An autopsy showed he died from peritonitis due to a perforated ulcer.
It was the fourth inmate from the St. Louis County Justice Center to die within a six-month period — and after County Executive Sam Page said he was taking steps to improve conditions at the jail.
“County Executive Page was quoted as having said just a couple weeks before that we need to do whatever is possible to prevent this from happening in the future,” Pleban said. “Yet a couple weeks later, we had another death from someone who was clearly complaining about medical problems and clearly needed medical attention but was ignored.
“And so it was the responsibility of those in charge to make sure that there was change and, in our opinion, there was not. In our opinion, if there was change, you wouldn't have had the death of Mr. Stout.”
Page’s spokesman Doug Moore said Page does not comment on pending litigation.
Part of the changes Page announced was tasking the St. Louis County Police Department with putting a commander at the jail.
Then Chief Jon Belmar chose Lt. Col. Troy Doyle.
Doyle along with three unnamed corrections officers along with the county are now named as defendants in Stout’s mother’s lawsuit.
“His mother says he was a happy go lucky guy and he had these problems, and he was in jail, but I think the important part with that is simply because someone is in jail, doesn't mean that you as a jailing system or as a county get to take away basic fundamental human rights to medical care,” Pleban said, adding that his client, Angela Malcich is still too distraught over her son’s death to talk about it publicly.
Malcich’s lawsuit also names the three other inmates who died before her son did:
Jan. 18, 2019: Larry “Jay” Reavis died after one or more county employees failed to provide medical care knowing he was detoxing, had tremors, paroxysmal sweats, anxiety, agitation, headaches, diarrhea, nausea and vomiting. Even after someone told a guard that Reavis may have had a seizure, he was not given medical care until he was found unresponsive in his cell and already in rigor mortis, according to the suit.
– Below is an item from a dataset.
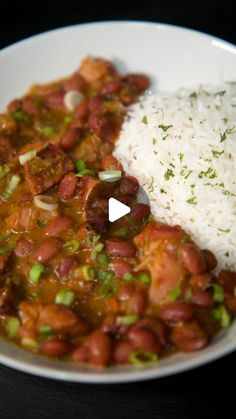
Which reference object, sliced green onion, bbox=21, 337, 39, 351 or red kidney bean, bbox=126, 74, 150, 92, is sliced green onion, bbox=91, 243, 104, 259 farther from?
red kidney bean, bbox=126, 74, 150, 92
Feb. 23, 2019: John M. Shy bled to death from an intestinal hemorrhage despite two nurses seeing him lying in blood and groaning for at least 15 minutes before anyone entered his cell. Jail staff had muted his call button. He reportedly had been screaming for seven hours, and one staffer said if he doesn’t stay quiet, he will be put in a restraint chair, according to the lawsuit.
March 1, 2019: Lamar Catchings died from treatable leukemia because he did not receive appropriate medical treatment. He had stopped eating two weeks before he died and complained of hearing loss. A week before his death, he couldn’t walk out of court and needed a wheelchair.
The lawsuit also mentions Jo’Von Mitchell who died on Dec. 27, 2019. He was unable to get off the floor to visit a family member and was having trouble walking, complaining of pain before he was transported to the hospital. A correctional officer falsified his report to make it look as if he responded immediately to Mitchell’s health emergency, which he did not, according to the lawsuit.
Stout’s family is the second family to file suit against the county related to the jail deaths.
Reavis’ family filed suit in October 2019.
He was in jail for violating a protective order and was detoxing due to alcohol consumption, according to his family’s lawsuit. An autopsy listed an underlying cause of death as chronic ethanol use, according to the lawsuit.